Saved entries
____________________

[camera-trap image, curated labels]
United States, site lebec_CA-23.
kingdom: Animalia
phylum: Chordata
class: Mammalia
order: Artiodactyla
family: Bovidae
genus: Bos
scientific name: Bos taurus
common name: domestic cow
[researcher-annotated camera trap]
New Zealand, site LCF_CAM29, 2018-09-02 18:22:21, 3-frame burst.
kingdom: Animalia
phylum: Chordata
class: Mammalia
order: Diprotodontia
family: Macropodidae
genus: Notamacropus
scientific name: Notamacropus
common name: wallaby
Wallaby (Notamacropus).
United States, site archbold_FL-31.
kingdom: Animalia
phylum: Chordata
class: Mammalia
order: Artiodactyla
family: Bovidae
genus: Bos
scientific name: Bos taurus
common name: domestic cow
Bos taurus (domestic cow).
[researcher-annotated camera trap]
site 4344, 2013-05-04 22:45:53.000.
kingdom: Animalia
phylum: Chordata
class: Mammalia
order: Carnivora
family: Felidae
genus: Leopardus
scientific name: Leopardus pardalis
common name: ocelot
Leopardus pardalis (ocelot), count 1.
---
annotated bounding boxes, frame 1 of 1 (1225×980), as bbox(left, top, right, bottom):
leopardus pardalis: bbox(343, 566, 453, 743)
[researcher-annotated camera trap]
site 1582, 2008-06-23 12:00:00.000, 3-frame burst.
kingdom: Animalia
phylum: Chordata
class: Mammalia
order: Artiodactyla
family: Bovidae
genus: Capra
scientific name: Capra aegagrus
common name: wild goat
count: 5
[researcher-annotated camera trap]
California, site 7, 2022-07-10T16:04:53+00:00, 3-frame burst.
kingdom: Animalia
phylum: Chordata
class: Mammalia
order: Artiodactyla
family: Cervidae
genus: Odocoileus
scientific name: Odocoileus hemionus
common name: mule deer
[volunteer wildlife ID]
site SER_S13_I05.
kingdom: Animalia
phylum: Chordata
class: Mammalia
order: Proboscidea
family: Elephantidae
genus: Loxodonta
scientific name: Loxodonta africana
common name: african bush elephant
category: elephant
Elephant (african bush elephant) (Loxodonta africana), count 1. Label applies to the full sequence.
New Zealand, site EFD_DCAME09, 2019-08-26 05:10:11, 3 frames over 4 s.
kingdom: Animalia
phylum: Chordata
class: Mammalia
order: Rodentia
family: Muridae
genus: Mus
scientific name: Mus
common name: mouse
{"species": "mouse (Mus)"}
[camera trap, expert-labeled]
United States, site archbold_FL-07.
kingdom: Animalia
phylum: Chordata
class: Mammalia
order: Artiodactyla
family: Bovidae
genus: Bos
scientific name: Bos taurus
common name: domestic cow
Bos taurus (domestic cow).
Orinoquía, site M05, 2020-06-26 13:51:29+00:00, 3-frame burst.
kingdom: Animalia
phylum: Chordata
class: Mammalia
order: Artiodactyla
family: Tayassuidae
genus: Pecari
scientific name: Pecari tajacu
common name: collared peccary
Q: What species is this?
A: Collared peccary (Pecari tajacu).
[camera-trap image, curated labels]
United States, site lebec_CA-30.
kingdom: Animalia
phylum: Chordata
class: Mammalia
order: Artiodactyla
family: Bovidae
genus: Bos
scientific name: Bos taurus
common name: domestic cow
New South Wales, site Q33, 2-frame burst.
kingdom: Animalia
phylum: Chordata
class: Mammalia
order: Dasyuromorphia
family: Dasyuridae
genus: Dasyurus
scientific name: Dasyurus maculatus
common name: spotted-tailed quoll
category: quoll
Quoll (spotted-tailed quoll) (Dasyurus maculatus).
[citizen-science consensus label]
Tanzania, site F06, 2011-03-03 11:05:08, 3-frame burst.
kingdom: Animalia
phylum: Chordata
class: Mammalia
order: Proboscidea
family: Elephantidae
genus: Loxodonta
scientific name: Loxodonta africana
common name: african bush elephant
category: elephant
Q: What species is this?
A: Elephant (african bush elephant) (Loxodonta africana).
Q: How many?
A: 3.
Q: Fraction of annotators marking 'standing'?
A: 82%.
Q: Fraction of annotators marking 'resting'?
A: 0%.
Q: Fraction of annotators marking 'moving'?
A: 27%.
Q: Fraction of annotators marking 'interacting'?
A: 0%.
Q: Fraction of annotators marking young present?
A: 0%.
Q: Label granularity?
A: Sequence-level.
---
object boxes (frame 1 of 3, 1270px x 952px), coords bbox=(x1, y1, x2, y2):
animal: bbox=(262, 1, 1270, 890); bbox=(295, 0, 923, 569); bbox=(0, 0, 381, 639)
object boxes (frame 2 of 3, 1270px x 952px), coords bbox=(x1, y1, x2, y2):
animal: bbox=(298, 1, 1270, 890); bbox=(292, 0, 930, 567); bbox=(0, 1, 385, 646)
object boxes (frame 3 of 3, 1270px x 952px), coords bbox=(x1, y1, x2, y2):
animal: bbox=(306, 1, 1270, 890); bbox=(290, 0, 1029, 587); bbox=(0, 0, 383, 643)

____________________

What the task requires => The entries listed above are to be output exactly. Leave none out.

Expected answer =>
[camera-trap image, curated labels]
United States, site lebec_CA-23.
kingdom: Animalia
phylum: Chordata
class: Mammalia
order: Artiodactyla
family: Bovidae
genus: Bos
scientific name: Bos taurus
common name: domestic cow
[researcher-annotated camera trap]
New Zealand, site LCF_CAM29, 2018-09-02 18:22:21, 3-frame burst.
kingdom: Animalia
phylum: Chordata
class: Mammalia
order: Diprotodontia
family: Macropodidae
genus: Notamacropus
scientific name: Notamacropus
common name: wallaby
Wallaby (Notamacropus).
United States, site archbold_FL-31.
kingdom: Animalia
phylum: Chordata
class: Mammalia
order: Artiodactyla
family: Bovidae
genus: Bos
scientific name: Bos taurus
common name: domestic cow
Bos taurus (domestic cow).
[researcher-annotated camera trap]
site 4344, 2013-05-04 22:45:53.000.
kingdom: Animalia
phylum: Chordata
class: Mammalia
order: Carnivora
family: Felidae
genus: Leopardus
scientific name: Leopardus pardalis
common name: ocelot
Leopardus pardalis (ocelot), count 1.
---
annotated bounding boxes, frame 1 of 1 (1225×980), as bbox(left, top, right, bottom):
leopardus pardalis: bbox(343, 566, 453, 743)
[researcher-annotated camera trap]
site 1582, 2008-06-23 12:00:00.000, 3-frame burst.
kingdom: Animalia
phylum: Chordata
class: Mammalia
order: Artiodactyla
family: Bovidae
genus: Capra
scientific name: Capra aegagrus
common name: wild goat
count: 5
[researcher-annotated camera trap]
California, site 7, 2022-07-10T16:04:53+00:00, 3-frame burst.
kingdom: Animalia
phylum: Chordata
class: Mammalia
order: Artiodactyla
family: Cervidae
genus: Odocoileus
scientific name: Odocoileus hemionus
common name: mule deer
[volunteer wildlife ID]
site SER_S13_I05.
kingdom: Animalia
phylum: Chordata
class: Mammalia
order: Proboscidea
family: Elephantidae
genus: Loxodonta
scientific name: Loxodonta africana
common name: african bush elephant
category: elephant
Elephant (african bush elephant) (Loxodonta africana), count 1. Label applies to the full sequence.
New Zealand, site EFD_DCAME09, 2019-08-26 05:10:11, 3 frames over 4 s.
kingdom: Animalia
phylum: Chordata
class: Mammalia
order: Rodentia
family: Muridae
genus: Mus
scientific name: Mus
common name: mouse
{"species": "mouse (Mus)"}
[camera trap, expert-labeled]
United States, site archbold_FL-07.
kingdom: Animalia
phylum: Chordata
class: Mammalia
order: Artiodactyla
family: Bovidae
genus: Bos
scientific name: Bos taurus
common name: domestic cow
Bos taurus (domestic cow).
Orinoquía, site M05, 2020-06-26 13:51:29+00:00, 3-frame burst.
kingdom: Animalia
phylum: Chordata
class: Mammalia
order: Artiodactyla
family: Tayassuidae
genus: Pecari
scientific name: Pecari tajacu
common name: collared peccary
Q: What species is this?
A: Collared peccary (Pecari tajacu).
[camera-trap image, curated labels]
United States, site lebec_CA-30.
kingdom: Animalia
phylum: Chordata
class: Mammalia
order: Artiodactyla
family: Bovidae
genus: Bos
scientific name: Bos taurus
common name: domestic cow
New South Wales, site Q33, 2-frame burst.
kingdom: Animalia
phylum: Chordata
class: Mammalia
order: Dasyuromorphia
family: Dasyuridae
genus: Dasyurus
scientific name: Dasyurus maculatus
common name: spotted-tailed quoll
category: quoll
Quoll (spotted-tailed quoll) (Dasyurus maculatus).
[citizen-science consensus label]
Tanzania, site F06, 2011-03-03 11:05:08, 3-frame burst.
kingdom: Animalia
phylum: Chordata
class: Mammalia
order: Proboscidea
family: Elephantidae
genus: Loxodonta
scientific name: Loxodonta africana
common name: african bush elephant
category: elephant
Q: What species is this?
A: Elephant (african bush elephant) (Loxodonta africana).
Q: How many?
A: 3.
Q: Fraction of annotators marking 'standing'?
A: 82%.
Q: Fraction of annotators marking 'resting'?
A: 0%.
Q: Fraction of annotators marking 'moving'?
A: 27%.
Q: Fraction of annotators marking 'interacting'?
A: 0%.
Q: Fraction of annotators marking young present?
A: 0%.
Q: Label granularity?
A: Sequence-level.
---
object boxes (frame 1 of 3, 1270px x 952px), coords bbox=(x1, y1, x2, y2):
animal: bbox=(262, 1, 1270, 890); bbox=(295, 0, 923, 569); bbox=(0, 0, 381, 639)
object boxes (frame 2 of 3, 1270px x 952px), coords bbox=(x1, y1, x2, y2):
animal: bbox=(298, 1, 1270, 890); bbox=(292, 0, 930, 567); bbox=(0, 1, 385, 646)
object boxes (frame 3 of 3, 1270px x 952px), coords bbox=(x1, y1, x2, y2):
animal: bbox=(306, 1, 1270, 890); bbox=(290, 0, 1029, 587); bbox=(0, 0, 383, 643)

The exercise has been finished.